September 23, 2021
Five years ago, I went to the Philippine Orthopedic Center to get the lab results I needed for my knee surgery. When I informed my mother, she asked me to brace myself for what I was about to see.
I thought to myself: Could it really be that heartbreaking?
When I went there, my mother was right to warn me because the scenarios I witnessed were indeed heartbreaking.
I saw people with different bone injuries lining up and waiting to be checked by the doctor. People on wheelchairs, crutches, and hospital beds are what’s common around the place. If you see a person walking on two feet, it’s probably because they work there or they are relatives of a patient. The summer heat gave the hallway an unpleasant scent.
While I was looking for my doctor’s room, I couldn’t help but look at the people falling in line—some had fallen asleep, some had blank stares, some looked grumpy and worried, and many other faces were marked by suffering or a desperation to be healed.
That place which was full of people with broken bones reminded me of the brokenness of this world, or at least, the “world” nearest to me. Bones have the ability to self-heal, and I wish I could say the same about our own inner brokenness. While spiritual healing happens inside of us, our cure is found somewhere else.
We are all in a state of spiritual brokenness that no “human surgery” can heal.
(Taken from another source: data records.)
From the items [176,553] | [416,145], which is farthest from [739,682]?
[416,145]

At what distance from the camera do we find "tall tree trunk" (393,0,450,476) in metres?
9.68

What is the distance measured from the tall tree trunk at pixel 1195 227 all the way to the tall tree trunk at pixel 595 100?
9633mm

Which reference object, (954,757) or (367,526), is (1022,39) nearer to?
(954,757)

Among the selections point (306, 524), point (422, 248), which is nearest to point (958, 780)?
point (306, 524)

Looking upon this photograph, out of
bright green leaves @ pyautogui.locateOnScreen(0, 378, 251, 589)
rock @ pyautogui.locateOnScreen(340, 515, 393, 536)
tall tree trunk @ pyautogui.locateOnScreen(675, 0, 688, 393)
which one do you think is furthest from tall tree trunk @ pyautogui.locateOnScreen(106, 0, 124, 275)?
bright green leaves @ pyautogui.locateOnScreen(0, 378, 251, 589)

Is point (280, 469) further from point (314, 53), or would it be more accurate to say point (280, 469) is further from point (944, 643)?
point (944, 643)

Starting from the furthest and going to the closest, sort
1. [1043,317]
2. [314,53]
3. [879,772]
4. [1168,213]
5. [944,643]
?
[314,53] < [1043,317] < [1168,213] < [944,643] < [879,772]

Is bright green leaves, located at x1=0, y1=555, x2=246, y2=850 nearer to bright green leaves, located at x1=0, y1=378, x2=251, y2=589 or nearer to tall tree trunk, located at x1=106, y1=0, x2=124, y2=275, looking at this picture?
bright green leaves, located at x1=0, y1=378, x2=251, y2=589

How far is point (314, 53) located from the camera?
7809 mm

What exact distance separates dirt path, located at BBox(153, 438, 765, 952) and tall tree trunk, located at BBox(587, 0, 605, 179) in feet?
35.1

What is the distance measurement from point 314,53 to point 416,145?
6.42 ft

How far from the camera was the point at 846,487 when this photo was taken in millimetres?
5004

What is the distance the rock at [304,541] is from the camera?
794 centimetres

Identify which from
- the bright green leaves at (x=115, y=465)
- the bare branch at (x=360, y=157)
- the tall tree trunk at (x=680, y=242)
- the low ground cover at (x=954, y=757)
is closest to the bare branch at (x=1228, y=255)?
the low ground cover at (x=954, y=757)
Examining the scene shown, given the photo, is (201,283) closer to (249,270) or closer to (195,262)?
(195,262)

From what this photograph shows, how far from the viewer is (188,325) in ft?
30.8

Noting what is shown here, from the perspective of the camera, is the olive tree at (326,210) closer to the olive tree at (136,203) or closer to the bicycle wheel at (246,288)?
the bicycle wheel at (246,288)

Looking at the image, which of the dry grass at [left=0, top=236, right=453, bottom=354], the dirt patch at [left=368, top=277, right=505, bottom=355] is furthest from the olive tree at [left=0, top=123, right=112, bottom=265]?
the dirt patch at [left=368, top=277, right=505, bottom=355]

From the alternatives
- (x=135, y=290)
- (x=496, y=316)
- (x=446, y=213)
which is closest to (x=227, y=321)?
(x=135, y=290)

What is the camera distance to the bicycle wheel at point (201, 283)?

While recent methods and techniques in treating the human soul are very helpful, we know that we are broken beyond what our mind can fully comprehend.
This offends me to the core because it means that no amount of human effort can ever “heal” me completely. This includes all efforts, good and well-meaning efforts. Sometimes, or should I say most of the time, we tend to “operate” on ourselves whenever our brokenness arises. This “operation” is any attempt to “fix” ourselves. Every time a certain situation or concern brings out my character flaws—whether that’s incompetence, rudeness, arrogance, or so on—I realize that my behavior is just a reflection of my profound brokenness.
I can choose to change my behavior, but my brokenness will still be there, which makes me even more frustrated, for I cannot change my own heart.
This means that I need more than just human intervention. I need divine intervention.
Thankfully, my brokenness is not the end of the story. My broken state is temporary, a place from which I will eventually experience wholeness by grace through faith.
Wholeness can only be experienced by being totally dependent on God. Any attempt to step away from this truth is a step away from a full life that can only be found in God.
Moreover, the light of the moon will be as the light of the sun, and the light of the sun will be sevenfold, as the light of seven days, in the day when the Lord binds up the brokenness of his people, and heals the wounds inflicted by his blow.
This is the hope for the broken: Our brokenness is not eternal. The day of binding will come.
Our healing has a perfect timing. Some people experience instant healing but for most people, like us, it will take more time.
Just because other people experienced healing quicker than us doesn’t mean that God has forgotten us. One of the many things I learned from my personal hurts is that God’s healing and timing are different for each of us. Since He made us personally, He wants to heal us personally.
God’s healing is thorough, and He knows the kind of healing and the perfect process to administer healing to each of us.
Sometimes, God allows people to experience healing here on earth. But ultimately, perfect healing is fully and eternally experienced in His presence—in the kingdom of the God of all healing and comfort.
God is not surprised with our brokenness. He knows it well.
Doctors may try their best to remain calm while checking their patients’ condition, but sometimes, they still get surprised when the diagnosis is too severe.
But God isn’t surprised by the severity of our brokenness. He isn’t surprised about how broken we are. He is not surprised about the moments we fail and fall. When He saw our brokenness, He didn’t say: How did you get there? What happened? How did you end up in that situation?
But also, He doesn’t snicker and say, “You deserve it!”
How is this supposed to comfort me?
The Person who knows everything about us—our failures, our tendencies, our depravity, our brokenness—is the same Person who gave His everything to win us back.
Honestly, I think my reaction to a person who caused me pain and hurt is to distance myself from that person. Our normal reaction to a person who hurt us is not love but hate.
Jesus isn’t like that.
Our comfort is found in the truth that God, who knows everything about us exhaustively, loves us perfectly.
As I left the Philippine Orthopedic Center, I knew in my heart that these people needed more than a doctor who could diagnose their condition or a surgeon who can operate on broken bones. They need a Savior. We all do.
We can have the latest technology to heal broken bones, but no technology can ever replace the power of the gospel to save and restore broken lives. May we always remember that we can only experience profound healing for our souls when we trust and depend on Christ.